How has George Osborne got away with a Budget that will hurt the very people he claims it will help most: hardworking families?

The headlines are all about One Nation, National Living Wage and tax cuts but, as the dust settles, the calculations that have emerged so far make clear that the poorest households are going to suffer significant cuts in income. While a series of cuts such as the lower benefit cap will hit out-of-work households hard, people in work face a series of technical changes to tax credits and benefits that will make many of them substantially worse off.
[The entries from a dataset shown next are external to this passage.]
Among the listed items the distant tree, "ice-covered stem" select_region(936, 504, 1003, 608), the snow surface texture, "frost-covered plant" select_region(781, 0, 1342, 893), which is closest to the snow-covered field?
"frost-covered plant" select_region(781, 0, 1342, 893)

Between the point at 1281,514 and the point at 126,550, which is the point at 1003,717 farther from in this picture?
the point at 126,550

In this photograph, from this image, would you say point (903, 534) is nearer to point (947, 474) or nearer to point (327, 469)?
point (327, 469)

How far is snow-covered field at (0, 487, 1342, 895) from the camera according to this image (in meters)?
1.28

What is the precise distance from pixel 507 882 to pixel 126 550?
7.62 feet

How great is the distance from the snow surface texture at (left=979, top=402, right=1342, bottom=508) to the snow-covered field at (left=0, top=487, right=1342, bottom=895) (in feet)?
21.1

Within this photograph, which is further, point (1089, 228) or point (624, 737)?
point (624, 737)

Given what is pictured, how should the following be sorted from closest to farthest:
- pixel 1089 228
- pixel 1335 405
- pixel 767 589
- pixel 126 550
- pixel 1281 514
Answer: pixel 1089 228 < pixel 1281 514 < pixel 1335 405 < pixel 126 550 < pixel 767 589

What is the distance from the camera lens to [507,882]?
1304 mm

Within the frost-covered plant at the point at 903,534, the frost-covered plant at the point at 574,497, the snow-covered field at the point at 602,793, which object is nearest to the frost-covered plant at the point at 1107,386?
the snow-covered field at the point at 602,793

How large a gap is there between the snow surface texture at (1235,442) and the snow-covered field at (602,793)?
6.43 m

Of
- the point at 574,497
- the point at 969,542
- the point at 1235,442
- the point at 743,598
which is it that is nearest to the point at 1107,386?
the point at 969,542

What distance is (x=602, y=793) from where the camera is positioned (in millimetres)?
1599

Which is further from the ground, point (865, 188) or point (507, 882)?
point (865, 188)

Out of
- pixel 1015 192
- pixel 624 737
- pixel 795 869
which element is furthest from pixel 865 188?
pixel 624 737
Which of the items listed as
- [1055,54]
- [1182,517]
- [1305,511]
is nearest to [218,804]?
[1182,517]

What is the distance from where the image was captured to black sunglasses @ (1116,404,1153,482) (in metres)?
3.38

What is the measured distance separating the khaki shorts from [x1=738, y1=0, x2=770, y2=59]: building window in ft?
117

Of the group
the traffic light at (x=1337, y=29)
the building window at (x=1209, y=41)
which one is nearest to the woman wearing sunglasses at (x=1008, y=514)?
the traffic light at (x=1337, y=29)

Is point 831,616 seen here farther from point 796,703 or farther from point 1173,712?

To give some idea, here are the three main cuts:

  • A four-year freeze in working age benefits saving £4 billion by 2020/21. The Institute for Fiscal Studies estimates that this alone means that 13 million families will lose an average of £260 a year. Of those, 7.4 million are in work and will lose £280 a year. The freeze will also hit child benefit, which David Cameron promised to protect.
  • £6 billion worth of cuts to tax credits (and subsequently universal credit) and associated housing allowances from April 2017. The IFS says new claimants will lose credit entitlement for more than two children, losing the average of £3,670 a year that currently goes to 872,000 families (548,000 in work). On top of that, the family element in credits for the first child will be cut for new claimants and housing allowances associated with both will be cut too. Kate Webb of Shelter calculates that just one change – the removal of the family premium, an allowance of earned income before housing benefit starts to be withdrawn for working families with children – could cost a single mother working 20 hours a week at the new national living wage £11 a week. That’s not much less than the bedroom tax.
  • Cuts to work allowances that mean working households will lose tax credits/universal credit much more quickly than now. At the moment, credits start to be withdrawn once family earnings rise above £6,420. That will fall to just £3,850. This will cost 3 million working families just over £1,000 a year each. Credits will also be withdrawn at a faster rate once they hit that threshold.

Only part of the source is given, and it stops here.